Two PFCs known as PFOS and PFOA were produced by 3M from the 1950s until 2002. Until the 1970s, they were disposed in landfills in the east metro, where they leached into the groundwater and the Mississippi River.

Legislators had plenty of questions about the settlement, ranging from whether small amounts of PFCs really pose a health threat to whether $850 million will be enough to cover all the state's needs.

Some legislators wanted to know more about habitat restoration projects mentioned in the settlement. Chairman Dan Fabian, R-Roseau, voiced concern that money could be used to build fishing piers.

DNR assistant commissioner Barb Naramore said that's one possibility.

"We know that there are many people in the east metro that fish either for recreationally or for subsistence," Naramore said. "The purpose of a fishing pier under this natural resource damage settlement, if built, would be to provide those people to access to non-PFC contaminated fish."

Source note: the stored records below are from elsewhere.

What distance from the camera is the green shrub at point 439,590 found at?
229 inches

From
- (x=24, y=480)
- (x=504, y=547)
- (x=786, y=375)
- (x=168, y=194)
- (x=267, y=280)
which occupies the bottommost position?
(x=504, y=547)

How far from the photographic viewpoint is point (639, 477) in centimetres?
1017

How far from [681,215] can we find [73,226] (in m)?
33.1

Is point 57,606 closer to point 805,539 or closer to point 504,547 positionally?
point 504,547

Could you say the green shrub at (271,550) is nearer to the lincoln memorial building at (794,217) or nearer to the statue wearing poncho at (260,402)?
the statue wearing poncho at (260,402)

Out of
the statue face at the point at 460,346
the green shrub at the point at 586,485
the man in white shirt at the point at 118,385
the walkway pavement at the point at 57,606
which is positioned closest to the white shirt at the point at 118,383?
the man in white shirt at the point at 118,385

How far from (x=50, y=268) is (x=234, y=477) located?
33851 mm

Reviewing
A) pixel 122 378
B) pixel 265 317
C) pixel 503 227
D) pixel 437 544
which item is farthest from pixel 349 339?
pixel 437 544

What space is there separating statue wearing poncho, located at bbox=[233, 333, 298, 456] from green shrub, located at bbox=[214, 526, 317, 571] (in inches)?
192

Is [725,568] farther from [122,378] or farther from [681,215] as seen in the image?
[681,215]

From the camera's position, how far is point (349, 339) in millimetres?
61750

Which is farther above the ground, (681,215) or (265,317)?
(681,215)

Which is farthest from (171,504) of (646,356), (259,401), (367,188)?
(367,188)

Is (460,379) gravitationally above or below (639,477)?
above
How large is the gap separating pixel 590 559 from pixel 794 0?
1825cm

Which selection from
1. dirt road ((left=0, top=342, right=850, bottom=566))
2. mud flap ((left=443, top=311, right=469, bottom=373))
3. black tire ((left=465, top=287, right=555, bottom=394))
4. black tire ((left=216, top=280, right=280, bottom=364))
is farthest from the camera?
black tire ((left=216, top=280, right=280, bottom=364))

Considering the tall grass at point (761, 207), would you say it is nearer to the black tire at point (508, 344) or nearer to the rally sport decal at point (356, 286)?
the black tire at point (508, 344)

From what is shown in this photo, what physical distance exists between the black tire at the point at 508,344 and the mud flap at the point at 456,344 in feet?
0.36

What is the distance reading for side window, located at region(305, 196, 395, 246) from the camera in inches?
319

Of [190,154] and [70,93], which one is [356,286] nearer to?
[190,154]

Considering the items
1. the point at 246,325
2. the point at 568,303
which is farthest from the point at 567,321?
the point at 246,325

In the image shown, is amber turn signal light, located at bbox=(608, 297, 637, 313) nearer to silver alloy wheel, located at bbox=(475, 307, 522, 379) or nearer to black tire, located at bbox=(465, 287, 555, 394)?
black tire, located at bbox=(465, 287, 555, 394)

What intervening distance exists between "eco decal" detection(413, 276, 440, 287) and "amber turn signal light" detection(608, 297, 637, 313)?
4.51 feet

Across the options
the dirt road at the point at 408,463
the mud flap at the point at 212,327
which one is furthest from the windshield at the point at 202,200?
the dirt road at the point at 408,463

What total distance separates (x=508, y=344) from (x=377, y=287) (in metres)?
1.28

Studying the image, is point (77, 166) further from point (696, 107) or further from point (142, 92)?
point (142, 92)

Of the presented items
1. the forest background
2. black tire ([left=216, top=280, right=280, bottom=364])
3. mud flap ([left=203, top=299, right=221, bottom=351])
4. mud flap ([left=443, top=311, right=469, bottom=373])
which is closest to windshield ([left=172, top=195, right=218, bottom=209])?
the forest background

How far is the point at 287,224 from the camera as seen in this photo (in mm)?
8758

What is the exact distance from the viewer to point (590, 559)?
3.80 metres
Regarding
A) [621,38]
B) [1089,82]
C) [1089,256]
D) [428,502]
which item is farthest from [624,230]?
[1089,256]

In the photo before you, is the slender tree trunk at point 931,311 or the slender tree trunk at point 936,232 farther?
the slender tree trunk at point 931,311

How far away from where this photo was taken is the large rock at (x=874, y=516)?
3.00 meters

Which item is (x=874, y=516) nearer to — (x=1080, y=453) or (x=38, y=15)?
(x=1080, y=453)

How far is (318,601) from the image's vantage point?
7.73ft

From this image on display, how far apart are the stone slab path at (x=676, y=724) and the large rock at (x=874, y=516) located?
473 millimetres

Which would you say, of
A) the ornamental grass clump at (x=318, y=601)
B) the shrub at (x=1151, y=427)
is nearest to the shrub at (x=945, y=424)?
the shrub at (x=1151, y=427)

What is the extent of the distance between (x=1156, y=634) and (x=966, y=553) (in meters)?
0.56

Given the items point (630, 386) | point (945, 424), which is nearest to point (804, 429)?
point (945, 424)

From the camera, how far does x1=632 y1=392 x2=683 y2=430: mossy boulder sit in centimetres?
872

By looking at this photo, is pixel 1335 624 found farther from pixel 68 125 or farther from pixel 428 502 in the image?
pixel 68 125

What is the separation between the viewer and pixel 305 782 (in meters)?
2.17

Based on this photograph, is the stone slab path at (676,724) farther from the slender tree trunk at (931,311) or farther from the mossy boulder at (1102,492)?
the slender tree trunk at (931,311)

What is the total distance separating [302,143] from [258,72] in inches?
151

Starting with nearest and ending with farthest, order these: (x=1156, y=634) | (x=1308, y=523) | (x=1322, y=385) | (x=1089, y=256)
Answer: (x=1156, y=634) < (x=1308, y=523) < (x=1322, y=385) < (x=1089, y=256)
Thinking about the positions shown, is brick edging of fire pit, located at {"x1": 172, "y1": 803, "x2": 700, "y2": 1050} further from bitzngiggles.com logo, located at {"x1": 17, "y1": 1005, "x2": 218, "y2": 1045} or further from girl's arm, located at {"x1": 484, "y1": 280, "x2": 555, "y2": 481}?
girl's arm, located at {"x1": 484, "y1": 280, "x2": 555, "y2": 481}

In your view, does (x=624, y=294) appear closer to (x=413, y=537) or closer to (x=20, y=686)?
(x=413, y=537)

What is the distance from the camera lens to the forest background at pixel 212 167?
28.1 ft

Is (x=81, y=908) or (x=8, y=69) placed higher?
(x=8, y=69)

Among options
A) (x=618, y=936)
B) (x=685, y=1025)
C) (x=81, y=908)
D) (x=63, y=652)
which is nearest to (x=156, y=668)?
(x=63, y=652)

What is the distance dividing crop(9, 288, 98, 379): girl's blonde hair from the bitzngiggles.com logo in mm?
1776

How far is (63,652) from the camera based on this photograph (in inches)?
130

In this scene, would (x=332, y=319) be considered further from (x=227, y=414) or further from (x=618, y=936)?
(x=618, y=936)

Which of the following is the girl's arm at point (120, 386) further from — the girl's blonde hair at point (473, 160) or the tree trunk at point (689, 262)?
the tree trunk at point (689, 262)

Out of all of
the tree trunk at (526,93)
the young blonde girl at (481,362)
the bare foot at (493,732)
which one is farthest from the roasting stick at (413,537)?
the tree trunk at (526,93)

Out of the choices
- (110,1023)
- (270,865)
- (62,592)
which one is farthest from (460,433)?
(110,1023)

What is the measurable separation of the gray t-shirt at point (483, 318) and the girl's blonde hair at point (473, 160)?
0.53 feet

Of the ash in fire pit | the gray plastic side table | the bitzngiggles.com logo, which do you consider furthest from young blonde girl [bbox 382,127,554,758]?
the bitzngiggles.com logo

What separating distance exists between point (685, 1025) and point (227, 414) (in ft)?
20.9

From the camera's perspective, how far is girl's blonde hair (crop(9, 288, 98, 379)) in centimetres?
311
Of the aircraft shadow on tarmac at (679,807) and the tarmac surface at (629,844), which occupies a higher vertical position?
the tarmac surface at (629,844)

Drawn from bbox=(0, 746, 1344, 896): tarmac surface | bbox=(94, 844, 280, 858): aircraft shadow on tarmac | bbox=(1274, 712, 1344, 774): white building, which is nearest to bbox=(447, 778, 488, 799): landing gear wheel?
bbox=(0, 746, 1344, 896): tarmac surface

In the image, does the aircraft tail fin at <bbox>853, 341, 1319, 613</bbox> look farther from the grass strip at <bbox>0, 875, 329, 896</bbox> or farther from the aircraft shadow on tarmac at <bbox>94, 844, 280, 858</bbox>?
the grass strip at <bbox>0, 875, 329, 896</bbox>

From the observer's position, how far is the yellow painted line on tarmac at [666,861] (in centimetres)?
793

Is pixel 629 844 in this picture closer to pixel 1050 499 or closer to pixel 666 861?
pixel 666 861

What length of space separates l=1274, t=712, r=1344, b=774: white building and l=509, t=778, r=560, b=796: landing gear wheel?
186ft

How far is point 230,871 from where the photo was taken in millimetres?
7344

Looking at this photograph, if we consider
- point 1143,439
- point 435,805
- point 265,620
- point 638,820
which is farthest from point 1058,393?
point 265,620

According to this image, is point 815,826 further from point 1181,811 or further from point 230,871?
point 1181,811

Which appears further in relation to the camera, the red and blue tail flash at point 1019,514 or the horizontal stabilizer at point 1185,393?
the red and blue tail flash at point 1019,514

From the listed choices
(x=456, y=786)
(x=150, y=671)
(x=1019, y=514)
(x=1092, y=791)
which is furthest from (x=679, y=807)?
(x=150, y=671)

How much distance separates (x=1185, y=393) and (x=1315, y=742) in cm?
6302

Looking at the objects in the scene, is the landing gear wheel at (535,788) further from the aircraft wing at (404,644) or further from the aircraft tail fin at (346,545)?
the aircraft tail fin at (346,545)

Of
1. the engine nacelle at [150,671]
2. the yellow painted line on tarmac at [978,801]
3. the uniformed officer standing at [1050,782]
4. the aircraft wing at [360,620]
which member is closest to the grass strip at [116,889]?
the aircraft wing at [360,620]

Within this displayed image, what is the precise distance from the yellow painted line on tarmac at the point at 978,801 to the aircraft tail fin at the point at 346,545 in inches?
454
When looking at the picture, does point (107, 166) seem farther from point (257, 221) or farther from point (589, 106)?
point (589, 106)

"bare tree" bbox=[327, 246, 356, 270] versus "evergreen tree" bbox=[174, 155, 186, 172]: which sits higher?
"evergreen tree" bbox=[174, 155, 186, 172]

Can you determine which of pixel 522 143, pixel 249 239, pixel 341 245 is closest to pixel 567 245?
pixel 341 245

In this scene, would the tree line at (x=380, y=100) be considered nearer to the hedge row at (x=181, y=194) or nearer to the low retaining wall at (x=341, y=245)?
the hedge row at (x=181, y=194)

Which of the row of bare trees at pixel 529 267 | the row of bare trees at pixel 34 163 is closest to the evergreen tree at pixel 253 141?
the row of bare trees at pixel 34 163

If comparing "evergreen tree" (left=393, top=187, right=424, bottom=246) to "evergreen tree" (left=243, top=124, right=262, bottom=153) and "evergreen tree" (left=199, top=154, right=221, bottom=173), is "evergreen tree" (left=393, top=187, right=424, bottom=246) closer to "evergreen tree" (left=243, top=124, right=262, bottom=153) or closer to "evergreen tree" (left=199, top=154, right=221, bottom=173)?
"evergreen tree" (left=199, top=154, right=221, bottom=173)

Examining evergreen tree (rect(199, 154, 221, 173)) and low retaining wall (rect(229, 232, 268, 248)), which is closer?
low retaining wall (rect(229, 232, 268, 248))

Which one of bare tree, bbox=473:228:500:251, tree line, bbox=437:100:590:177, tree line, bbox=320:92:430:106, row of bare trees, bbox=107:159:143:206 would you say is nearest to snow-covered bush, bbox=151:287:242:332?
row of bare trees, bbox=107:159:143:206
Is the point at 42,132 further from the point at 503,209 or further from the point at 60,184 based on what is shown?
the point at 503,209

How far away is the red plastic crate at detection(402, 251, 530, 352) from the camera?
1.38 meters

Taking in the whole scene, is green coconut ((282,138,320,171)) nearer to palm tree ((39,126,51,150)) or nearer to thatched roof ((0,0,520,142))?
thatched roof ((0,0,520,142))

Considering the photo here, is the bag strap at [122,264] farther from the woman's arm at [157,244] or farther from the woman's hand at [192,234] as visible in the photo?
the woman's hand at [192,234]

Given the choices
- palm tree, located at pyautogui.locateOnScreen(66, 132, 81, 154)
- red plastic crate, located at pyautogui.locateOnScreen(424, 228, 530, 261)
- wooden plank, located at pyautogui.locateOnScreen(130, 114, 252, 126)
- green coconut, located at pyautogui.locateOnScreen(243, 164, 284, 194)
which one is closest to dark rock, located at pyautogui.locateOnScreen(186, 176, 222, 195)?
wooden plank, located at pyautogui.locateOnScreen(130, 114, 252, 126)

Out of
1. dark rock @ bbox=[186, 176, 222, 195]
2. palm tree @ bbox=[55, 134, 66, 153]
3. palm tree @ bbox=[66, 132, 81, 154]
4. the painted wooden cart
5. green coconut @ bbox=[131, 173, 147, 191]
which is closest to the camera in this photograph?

Rep. Rick Hansen, DFL-South St. Paul, said he wished the case had gone to trial so many of the questions about PFC contamination could have been answered in a courtroom.

Hansen said he wants to make sure the settlement money goes to east metro residents whose drinking water was affected.

"I am very concerned to make sure that there are strong guardrails on these funds," he said. "We have recent history where funds get borrowed from with the promise to get paid back and then they don't get paid back, or they just get taken."